Some arguments can be refuted simply by identifying them. That’s because they are well known fallacies, and the critic need not go into the details—for example, the ontological argument for the existence of God (or anything), or motte-and-bailey arguments. But is the “Nazi card” that type of argument? More particularly, is it that type of argument as applied to China? Does it sufficiently refute a comparison of China to Nazi Germany to point out that the speaker is making such a comparison?
It is certainly true that some people overuse Nazi comparisons. And in accordance with a kind of cultural Third Law of Motion [corrected from “Thermodynamics”], this action has elicited an equal and opposite reaction: a scorning of Nazi comparisons, expressed most famously in Godwin’s Law, which states that “As an online discussion grows longer, the probability of a comparison involving Nazis or Hitler approaches 1,” and in the concept of the reductio ad Hitlerum.
But perhaps the pendulum has now swung too far. That some Nazi comparisons are absurd does not mean that all are, and merely pointing out that someone has invoked one is not sufficient to show that the argument is wrong. History happened and has lessons, disputed though they are, and it seems odd that we should be barred from talking about what might be learned from this one particular period.
The mistake that the automatic scorners of Nazi comparisons make is to forget how that history looked at the time it was happening. Hitler and the Nazis committed horrendous crimes against humanity. Thus, it seems to many that any comparison to the Nazis is exaggerated unless one can point to comparable crimes against humanity. But we only know what the Nazis did in hindsight. They were in power for a long time before their most infamous crimes were committed. At the start of World War II, German concentration camps held only 21,000 people. The large-scale extermination of the Jews did not start until 1941, and the Wansee Conference, which formalized the program, was not held until January 1942. It took a very long time for the world to realize what was happening because for a long time it was happening only on a scale that made it easy to ignore or downplay, with the hope that it would somehow stop on its own. Check out Andrew Nagorski’s Hitlerland, which looks at Hitler’s rise to power as it was seen at the time through the eyes of American diplomats, military officers, journalists, and others. As the Economist reviewer wrote, “‘Hitlerland’ brings back to life some early delusions about Hitler’s rise that now seem unthinkable. Any reader trying to puzzle out today’s world will be unsettled by the reminder of how easy it is to get things wrong.”
Another group member had previously written that comparisons of Xi Jinping to human rights abusers on the scale of Hitler or other tyrants were mistaken, as shown by just looking around a city like Shanghai and the fact that there was an active intellectual life in a range of fields. But could not one have said the same thing, or least close to the same thing, about Berlin in the mid-1930s when the Nazis were in power? Activists in China in a range of fields, many not distinctly political, are disappearing at an alarming rate.
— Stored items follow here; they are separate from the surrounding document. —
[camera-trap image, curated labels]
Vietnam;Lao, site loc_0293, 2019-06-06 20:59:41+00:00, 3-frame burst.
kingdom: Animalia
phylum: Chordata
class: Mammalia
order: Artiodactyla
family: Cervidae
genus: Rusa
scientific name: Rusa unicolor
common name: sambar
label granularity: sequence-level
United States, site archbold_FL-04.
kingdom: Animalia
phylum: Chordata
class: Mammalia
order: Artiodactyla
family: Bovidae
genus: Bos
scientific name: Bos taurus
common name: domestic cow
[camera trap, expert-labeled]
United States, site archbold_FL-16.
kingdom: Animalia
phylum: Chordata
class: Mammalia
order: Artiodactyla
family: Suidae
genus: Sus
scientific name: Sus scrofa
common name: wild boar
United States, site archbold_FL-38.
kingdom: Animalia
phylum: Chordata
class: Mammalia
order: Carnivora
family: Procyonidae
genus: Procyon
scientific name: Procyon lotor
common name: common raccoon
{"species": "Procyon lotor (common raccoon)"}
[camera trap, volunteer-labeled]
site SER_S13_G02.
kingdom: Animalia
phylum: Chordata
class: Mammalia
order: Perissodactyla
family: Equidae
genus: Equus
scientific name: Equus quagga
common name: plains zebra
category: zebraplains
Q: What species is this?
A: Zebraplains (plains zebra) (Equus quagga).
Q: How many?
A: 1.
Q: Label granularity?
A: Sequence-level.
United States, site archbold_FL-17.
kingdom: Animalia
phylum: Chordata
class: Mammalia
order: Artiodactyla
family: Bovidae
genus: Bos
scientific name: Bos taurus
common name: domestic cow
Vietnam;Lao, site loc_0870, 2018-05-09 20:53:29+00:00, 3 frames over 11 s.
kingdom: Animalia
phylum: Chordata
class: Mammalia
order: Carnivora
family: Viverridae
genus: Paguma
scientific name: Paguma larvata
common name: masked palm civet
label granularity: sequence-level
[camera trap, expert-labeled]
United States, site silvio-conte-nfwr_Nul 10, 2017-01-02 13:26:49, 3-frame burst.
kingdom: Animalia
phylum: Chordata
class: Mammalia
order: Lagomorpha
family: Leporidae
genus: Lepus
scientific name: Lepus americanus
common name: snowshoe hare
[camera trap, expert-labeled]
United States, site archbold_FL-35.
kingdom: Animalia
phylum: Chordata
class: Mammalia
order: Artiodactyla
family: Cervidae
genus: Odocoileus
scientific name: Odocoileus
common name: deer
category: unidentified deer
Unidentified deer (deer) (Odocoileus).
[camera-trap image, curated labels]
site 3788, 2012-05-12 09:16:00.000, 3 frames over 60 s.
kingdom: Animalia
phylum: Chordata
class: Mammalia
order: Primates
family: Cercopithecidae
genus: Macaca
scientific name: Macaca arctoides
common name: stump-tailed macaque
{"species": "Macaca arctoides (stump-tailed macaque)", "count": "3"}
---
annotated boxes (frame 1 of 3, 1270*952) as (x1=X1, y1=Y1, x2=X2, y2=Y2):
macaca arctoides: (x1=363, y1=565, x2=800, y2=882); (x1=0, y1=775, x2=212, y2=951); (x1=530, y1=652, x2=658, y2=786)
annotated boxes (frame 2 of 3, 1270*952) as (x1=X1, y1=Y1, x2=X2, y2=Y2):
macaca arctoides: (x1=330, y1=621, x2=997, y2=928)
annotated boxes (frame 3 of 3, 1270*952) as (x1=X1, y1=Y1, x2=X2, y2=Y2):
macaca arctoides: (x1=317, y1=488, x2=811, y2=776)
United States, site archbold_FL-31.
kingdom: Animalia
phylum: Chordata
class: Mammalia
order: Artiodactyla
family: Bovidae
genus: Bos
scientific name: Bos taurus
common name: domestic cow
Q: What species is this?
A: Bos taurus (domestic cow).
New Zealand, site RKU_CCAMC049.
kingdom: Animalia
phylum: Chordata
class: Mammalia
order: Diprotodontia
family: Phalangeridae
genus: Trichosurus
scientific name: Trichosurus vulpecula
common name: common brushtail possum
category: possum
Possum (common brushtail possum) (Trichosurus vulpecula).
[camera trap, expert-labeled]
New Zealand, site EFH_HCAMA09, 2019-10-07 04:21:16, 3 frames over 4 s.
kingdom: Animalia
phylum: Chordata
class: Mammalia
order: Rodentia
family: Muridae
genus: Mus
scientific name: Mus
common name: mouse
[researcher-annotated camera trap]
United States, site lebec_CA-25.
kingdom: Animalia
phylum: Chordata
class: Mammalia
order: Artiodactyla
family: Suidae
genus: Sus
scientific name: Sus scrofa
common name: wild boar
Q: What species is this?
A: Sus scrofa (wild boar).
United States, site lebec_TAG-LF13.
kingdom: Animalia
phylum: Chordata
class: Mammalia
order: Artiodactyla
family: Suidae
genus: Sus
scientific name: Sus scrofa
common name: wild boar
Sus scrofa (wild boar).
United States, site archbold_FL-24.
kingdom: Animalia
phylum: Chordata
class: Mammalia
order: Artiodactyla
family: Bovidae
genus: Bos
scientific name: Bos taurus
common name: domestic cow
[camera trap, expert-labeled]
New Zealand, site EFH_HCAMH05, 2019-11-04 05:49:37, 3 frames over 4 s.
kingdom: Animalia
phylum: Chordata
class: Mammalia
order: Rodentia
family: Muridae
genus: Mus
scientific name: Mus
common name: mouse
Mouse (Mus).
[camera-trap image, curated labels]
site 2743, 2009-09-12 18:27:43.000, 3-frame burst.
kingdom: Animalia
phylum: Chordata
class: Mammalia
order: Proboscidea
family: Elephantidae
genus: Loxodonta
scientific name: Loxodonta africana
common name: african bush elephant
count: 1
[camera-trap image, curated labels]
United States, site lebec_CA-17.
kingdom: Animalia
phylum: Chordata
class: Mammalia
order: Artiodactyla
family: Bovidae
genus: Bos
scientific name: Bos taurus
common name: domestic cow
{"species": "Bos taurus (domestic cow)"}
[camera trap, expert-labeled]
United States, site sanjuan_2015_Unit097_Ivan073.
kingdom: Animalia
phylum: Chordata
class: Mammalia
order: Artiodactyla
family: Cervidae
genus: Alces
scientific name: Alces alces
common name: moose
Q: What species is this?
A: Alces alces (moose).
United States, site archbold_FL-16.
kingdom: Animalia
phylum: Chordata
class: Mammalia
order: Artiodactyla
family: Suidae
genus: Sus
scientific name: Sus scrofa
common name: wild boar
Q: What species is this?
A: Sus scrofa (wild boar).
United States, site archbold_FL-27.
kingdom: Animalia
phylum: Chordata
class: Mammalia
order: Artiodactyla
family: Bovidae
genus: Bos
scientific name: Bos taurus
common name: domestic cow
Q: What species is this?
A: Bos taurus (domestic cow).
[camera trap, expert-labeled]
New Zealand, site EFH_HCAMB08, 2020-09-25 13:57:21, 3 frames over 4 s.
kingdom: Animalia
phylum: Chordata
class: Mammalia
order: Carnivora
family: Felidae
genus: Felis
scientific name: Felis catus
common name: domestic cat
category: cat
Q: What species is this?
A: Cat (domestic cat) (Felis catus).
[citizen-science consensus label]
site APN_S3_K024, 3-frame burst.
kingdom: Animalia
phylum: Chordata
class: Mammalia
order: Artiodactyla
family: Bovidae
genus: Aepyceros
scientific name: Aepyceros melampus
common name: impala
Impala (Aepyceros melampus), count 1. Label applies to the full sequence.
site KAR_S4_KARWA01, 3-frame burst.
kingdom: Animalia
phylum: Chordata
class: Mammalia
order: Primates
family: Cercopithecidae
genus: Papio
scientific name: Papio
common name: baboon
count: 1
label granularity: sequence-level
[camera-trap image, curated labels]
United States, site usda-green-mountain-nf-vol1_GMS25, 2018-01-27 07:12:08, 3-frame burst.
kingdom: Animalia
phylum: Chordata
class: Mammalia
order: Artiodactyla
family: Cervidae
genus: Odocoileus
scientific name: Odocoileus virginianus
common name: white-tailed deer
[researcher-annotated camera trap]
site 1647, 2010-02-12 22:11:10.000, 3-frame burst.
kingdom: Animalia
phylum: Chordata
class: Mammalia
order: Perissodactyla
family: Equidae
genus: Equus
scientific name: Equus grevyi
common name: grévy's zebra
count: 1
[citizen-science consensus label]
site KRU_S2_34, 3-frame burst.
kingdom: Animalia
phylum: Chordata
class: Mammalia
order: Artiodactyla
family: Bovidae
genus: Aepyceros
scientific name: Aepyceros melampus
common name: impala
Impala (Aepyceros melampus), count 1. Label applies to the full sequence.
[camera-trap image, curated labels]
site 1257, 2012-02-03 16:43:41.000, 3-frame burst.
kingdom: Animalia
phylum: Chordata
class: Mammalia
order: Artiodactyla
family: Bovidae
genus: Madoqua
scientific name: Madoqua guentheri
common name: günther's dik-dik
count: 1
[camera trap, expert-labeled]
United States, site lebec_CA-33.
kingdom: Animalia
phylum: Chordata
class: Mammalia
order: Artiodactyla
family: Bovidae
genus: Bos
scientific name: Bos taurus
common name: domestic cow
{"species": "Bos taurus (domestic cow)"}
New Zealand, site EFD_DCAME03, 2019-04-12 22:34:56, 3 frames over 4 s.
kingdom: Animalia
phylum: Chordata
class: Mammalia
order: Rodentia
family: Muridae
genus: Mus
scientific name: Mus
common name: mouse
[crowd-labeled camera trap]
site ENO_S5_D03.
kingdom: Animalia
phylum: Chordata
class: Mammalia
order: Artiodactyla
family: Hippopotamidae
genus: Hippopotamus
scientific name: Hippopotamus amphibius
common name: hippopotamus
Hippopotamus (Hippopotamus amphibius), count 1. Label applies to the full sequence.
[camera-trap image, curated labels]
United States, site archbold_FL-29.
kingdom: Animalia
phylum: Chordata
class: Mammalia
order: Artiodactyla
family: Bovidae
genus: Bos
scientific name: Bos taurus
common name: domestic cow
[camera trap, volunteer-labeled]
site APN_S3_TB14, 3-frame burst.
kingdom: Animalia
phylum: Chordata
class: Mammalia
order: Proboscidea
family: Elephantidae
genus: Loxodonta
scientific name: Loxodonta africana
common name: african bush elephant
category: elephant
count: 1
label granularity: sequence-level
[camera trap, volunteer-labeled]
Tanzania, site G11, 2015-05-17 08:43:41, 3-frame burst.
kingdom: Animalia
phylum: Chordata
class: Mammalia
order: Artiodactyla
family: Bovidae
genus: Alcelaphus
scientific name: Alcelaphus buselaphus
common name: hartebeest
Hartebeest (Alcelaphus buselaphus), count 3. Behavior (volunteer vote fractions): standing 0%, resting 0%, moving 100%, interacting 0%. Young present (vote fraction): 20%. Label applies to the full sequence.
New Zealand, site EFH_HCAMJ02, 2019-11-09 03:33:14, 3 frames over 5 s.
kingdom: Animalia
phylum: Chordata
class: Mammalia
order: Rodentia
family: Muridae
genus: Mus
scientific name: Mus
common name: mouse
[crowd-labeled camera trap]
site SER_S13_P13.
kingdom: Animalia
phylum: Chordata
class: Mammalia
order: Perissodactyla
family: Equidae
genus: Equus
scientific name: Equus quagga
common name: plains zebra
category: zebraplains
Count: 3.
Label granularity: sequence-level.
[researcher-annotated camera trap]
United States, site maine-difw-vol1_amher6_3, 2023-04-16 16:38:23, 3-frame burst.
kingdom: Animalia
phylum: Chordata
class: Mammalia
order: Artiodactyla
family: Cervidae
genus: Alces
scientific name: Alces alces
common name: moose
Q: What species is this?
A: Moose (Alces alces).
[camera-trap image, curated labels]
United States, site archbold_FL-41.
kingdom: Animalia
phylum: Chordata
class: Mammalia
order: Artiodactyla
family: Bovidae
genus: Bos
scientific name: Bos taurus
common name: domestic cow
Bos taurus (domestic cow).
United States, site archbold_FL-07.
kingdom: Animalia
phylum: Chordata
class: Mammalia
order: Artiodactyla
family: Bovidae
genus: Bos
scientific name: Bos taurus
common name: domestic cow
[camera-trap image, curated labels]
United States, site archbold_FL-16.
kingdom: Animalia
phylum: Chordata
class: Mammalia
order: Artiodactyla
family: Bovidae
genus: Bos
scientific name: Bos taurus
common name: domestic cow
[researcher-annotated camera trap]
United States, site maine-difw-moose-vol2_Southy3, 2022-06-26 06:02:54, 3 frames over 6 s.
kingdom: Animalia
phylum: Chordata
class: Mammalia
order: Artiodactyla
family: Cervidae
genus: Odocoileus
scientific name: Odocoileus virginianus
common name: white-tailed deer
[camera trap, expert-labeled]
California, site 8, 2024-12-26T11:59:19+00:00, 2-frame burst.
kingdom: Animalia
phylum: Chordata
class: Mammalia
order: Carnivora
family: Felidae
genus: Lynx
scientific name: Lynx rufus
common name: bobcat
The implicit argument seems to be that one must not compare any government to the Nazis until the mass killings have actually begun, but that approach turns “Never Again” into a meaningless slogan. If the admonition means anything, it means that we have to identify situations with the potential to turn into humanitarian disasters before they get there. It is hard to argue that the world’s governments have erred on the side of oversensitivity on this issue, finding too many false positives instead of too many false negatives. The civil war in former Yugoslavia, the massacres in Rwanda, the expulsion of the Rohingya in Myanmar, and the detention of approximately a million Uyghurs in China all tell a story of intense reluctance to act by the world’s governments.
In 1933, about 522,000 Jews lived in Germany. By 1939, mass emigration in response to persecution had reduced that number to roughly 214,000. As noted above, concentration camps at that time held about 21,000 people—not just Jews, but also Communists, Socialists, Social Democrats, Roma, Jehovah’s Witnesses, gay people, the disabled, some criminals, and other “racially undesirable elements.” Thus, it seems fair to say that even after mass emigration had drastically reduced the total number, right up to the eve of World War II, the Nazis actually had a smaller proportion of Jews—certainly not greater—than the Chinese government now has of Uyghurs in detention camps. And in both cases the detentions were and are entirely extra-legal, with no foundation in domestic law. Is it so obvious that Nazi comparisons are far-fetched? How much more does the Chinese government have to do?